Chinese-Style Decentralization and Environmental Pollution:An Empirical Study of Air Quality Based on Provincial Panel Data in China
- 2015年 
【中文摘要】在当前工业化和城市化髙速发展时期，我国的环境形势严峻。我国的环境问题是由粗放型经济发展模式导致的，而这种发展模式又源于中国式分权下的政府行为。利用1994一2012年省级面板数据，采用双向固定效应模型，可检验中国式分权对我国空气质量的影响。研究发现，中国式分权体制下，经济发展仍是以牺牲环境为代价，分权提髙了环境库茨涅茨曲线（Environmental Kuznets Curve，简称EKC)转折点所要求的平均收入水平。支出责任过度下放会导致空气质量恶化，而充足的财政自主权能够抑制空气污染。此外，中国式分权对空气质量的影响存在显著的地区差异。因此，合理划分政府间事权、提髙地方政府的财政自主度、将环境质量纳入官员考核机制、激励地方政府间良性竞争和科学发展，是改善地方环境质量、提髙公共服务供给效率的必要举措。 【Abstract】In the context of accelerating industrialization and urbanization, China is facing serious challenges in environmental protection. Environmental problems in China mainly result from the extensive pattern of economic development, which originates from the government's behavior owing to Chinese-style decentralization. This study uses the provincial panel data from 1994 to 2012 and the two-way fixed-effect model to look into the impact of Chinese-style decentralization on air quality in China. Our results show that China's economy still develops at the expense of environmental sustainability within the framework of Chinese-style decentralization. Decentralization raises the average income level required by the turning point of Environmental Kuznets Curve in China. Excessive decentralization regarding expenditure leads to deterioration in air quality while sufficient fiscal autonomy can slow down or curb air pollution.
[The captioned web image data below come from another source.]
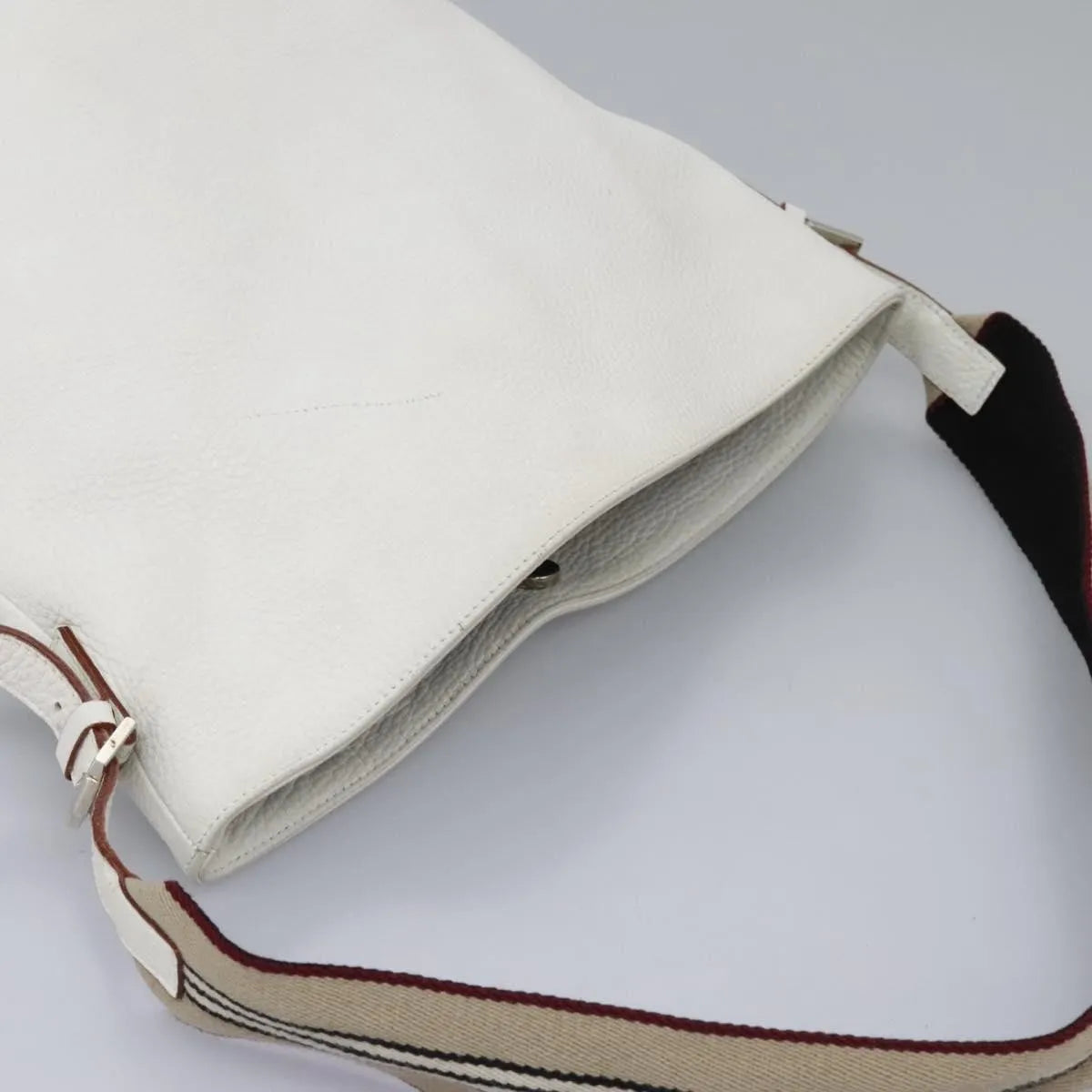 Burberry Vintage Leather White Leather Shoulder Bag Bag (Pre-Owned)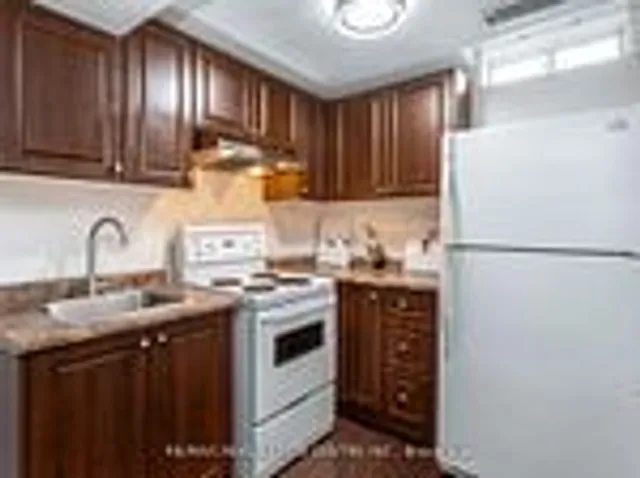 Additional image 15 of 1096 Barclay Circ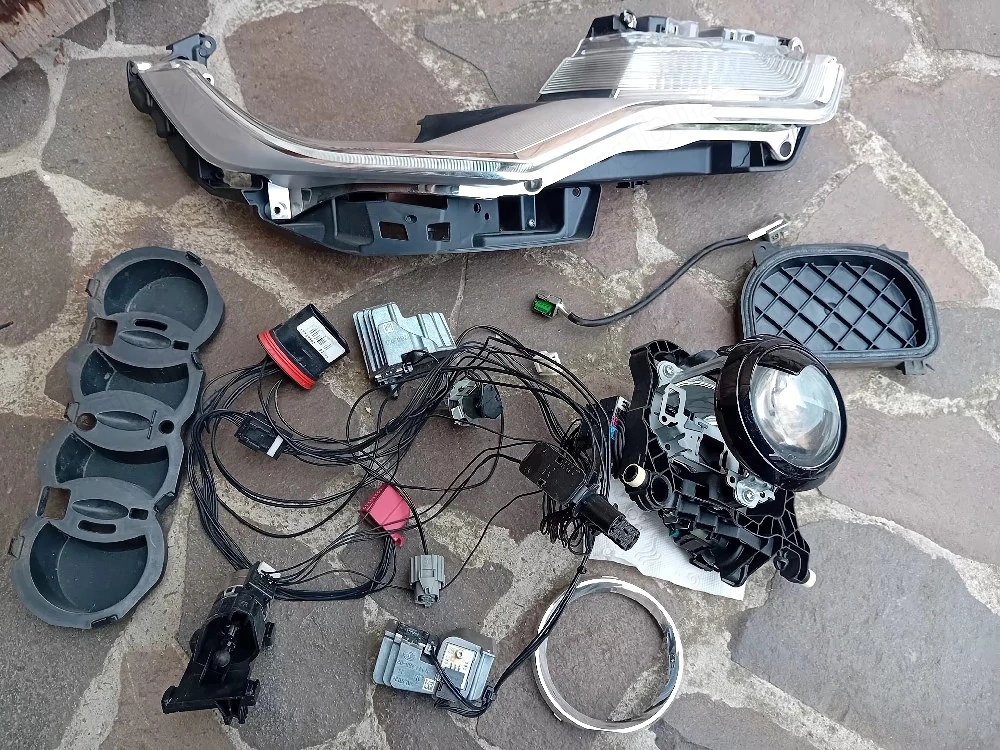 Led far ,lupă far Audi a6 c7 2012 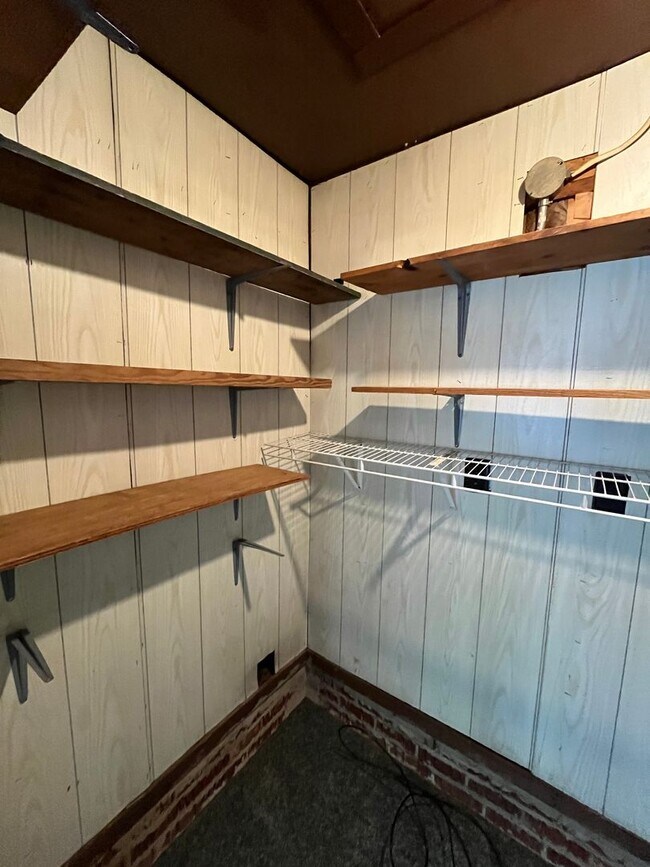 Building Photo - Charming 3-bedroom, 1.5-bathroom property in Pfafftown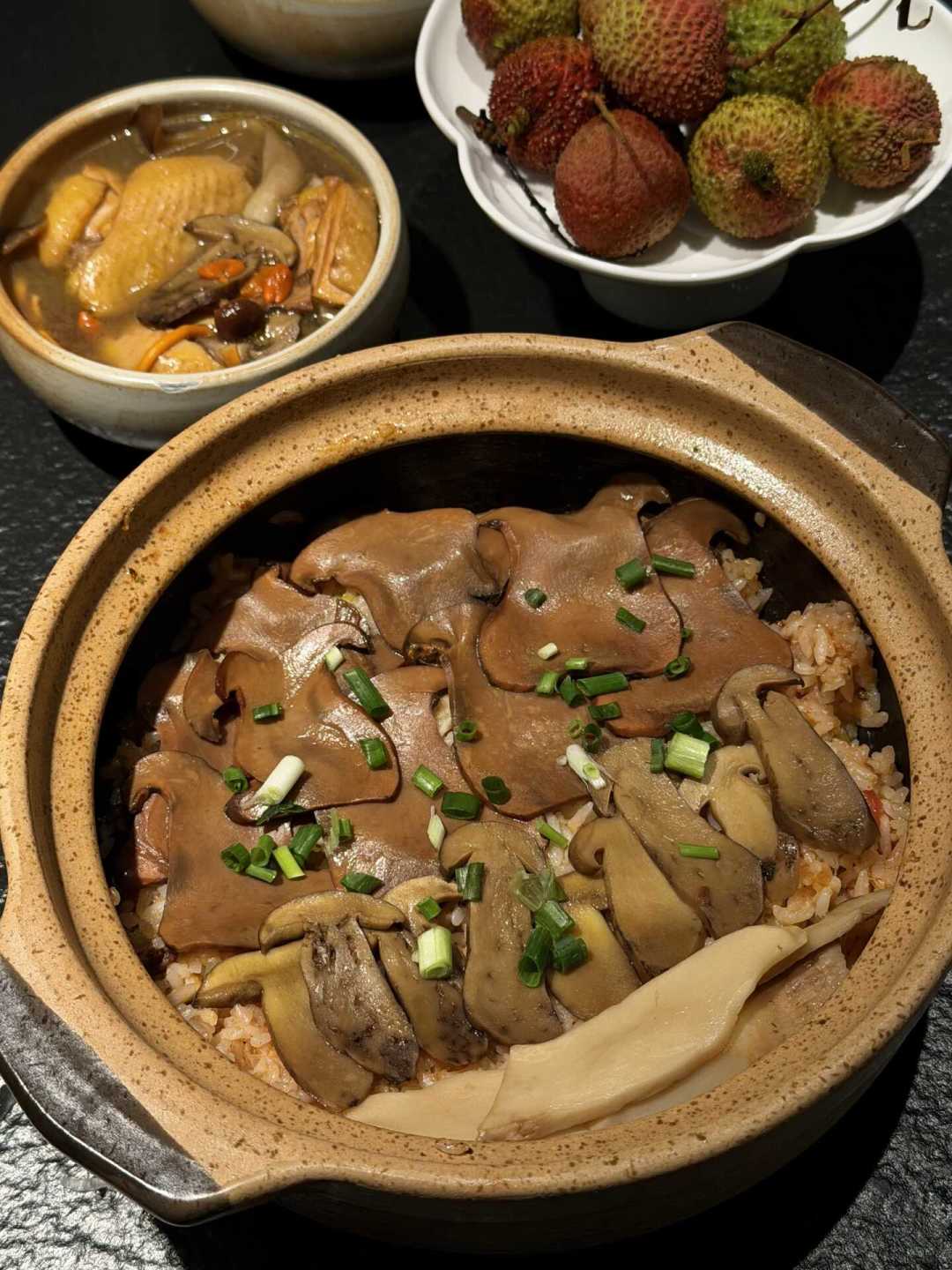 火锅店给锅上锁,男子吃菌反锁车内:2026菌子季,外地人怎么安全吃见手青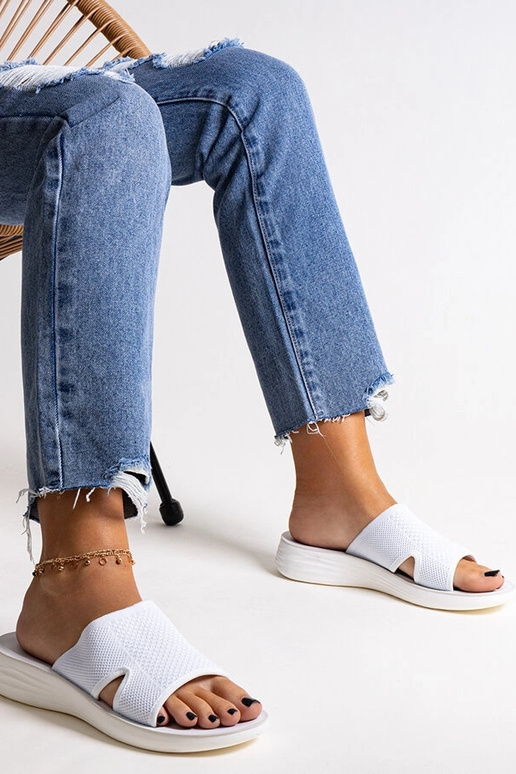 Linah baltas platformas flip-flops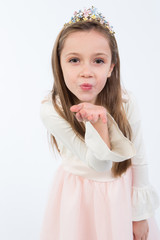 bellissima bambina principessa con stupendi vestitini 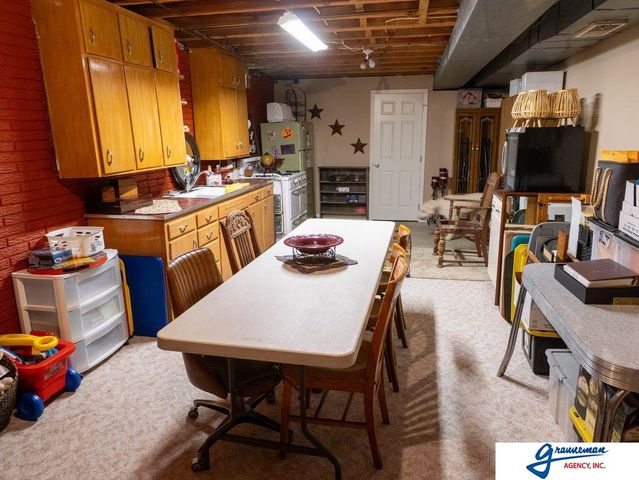 7061 E Maple Road, Holmesville, NE 68310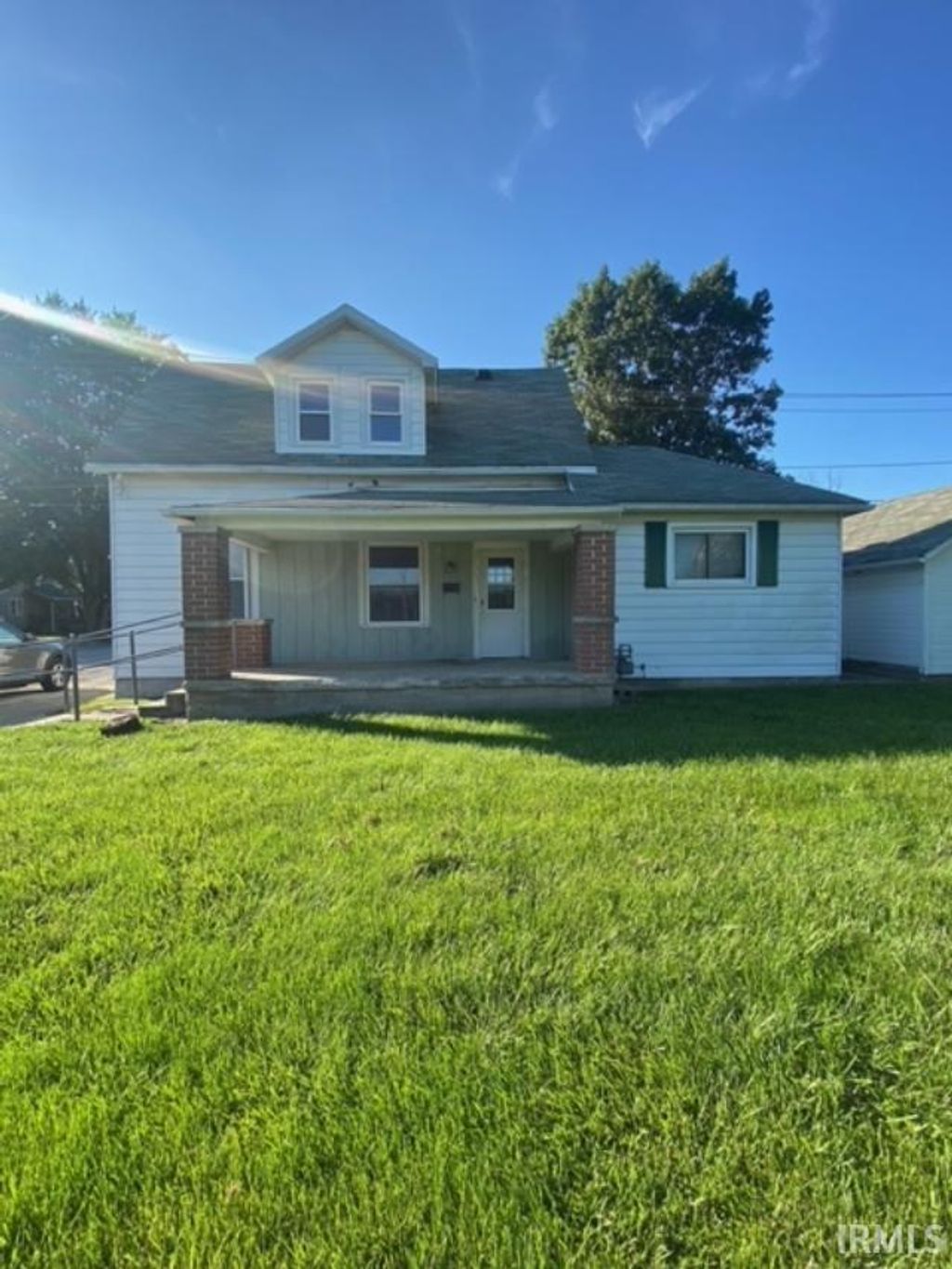 Photo for 117 S Wayne Street, Peru, IN 46970 (MLS # 202429165)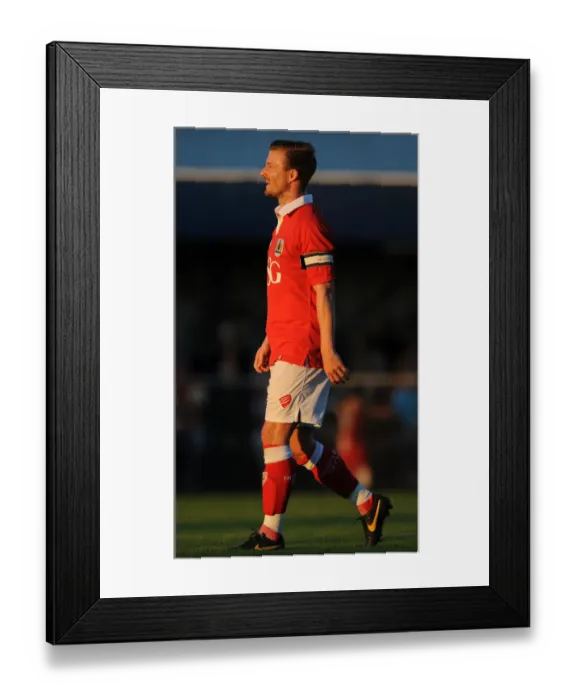 Framed Print : Bristol City's Wade Elliott Scores Stunner in Pre-Season Friendly vs. Weston Super Mare Framed Print : Bristol City's Wade Elliott Scores Stunner in Pre-Season Friendly vs. Weston Super Mare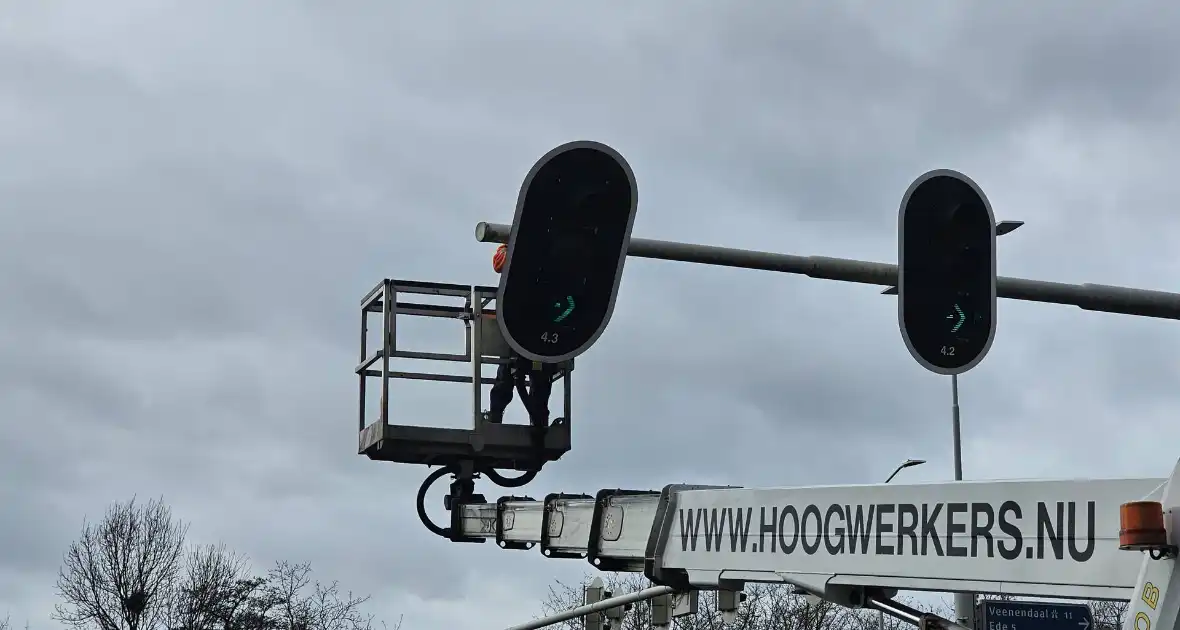 Verkeerslicht hangt los boven fietspad - Foto 3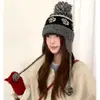 Gorro de Punto Jacquard Bloque de Color Fair Isle Retro con Protección para los Oídos para Mujer Invierno Circunferencia de Cabeza Grande Cierre de Cordones Bola de Piel Cálido Gorro de Lana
In addition, it is found that the impact of Chinese-style decentralization on air quality varies significantly from province to province. Therefore, it is concluded, in order to improve the quality of local environmental protection and enhance the efficiency of public services, it is necessary to assign intergovernmental responsibilities reasonably, increase local governments’ fiscal autonomy, bring environmental quality into the assessment of government officials, establish an incentive mechanism to promote healthy competition among different governments, and take a scientific approach to development.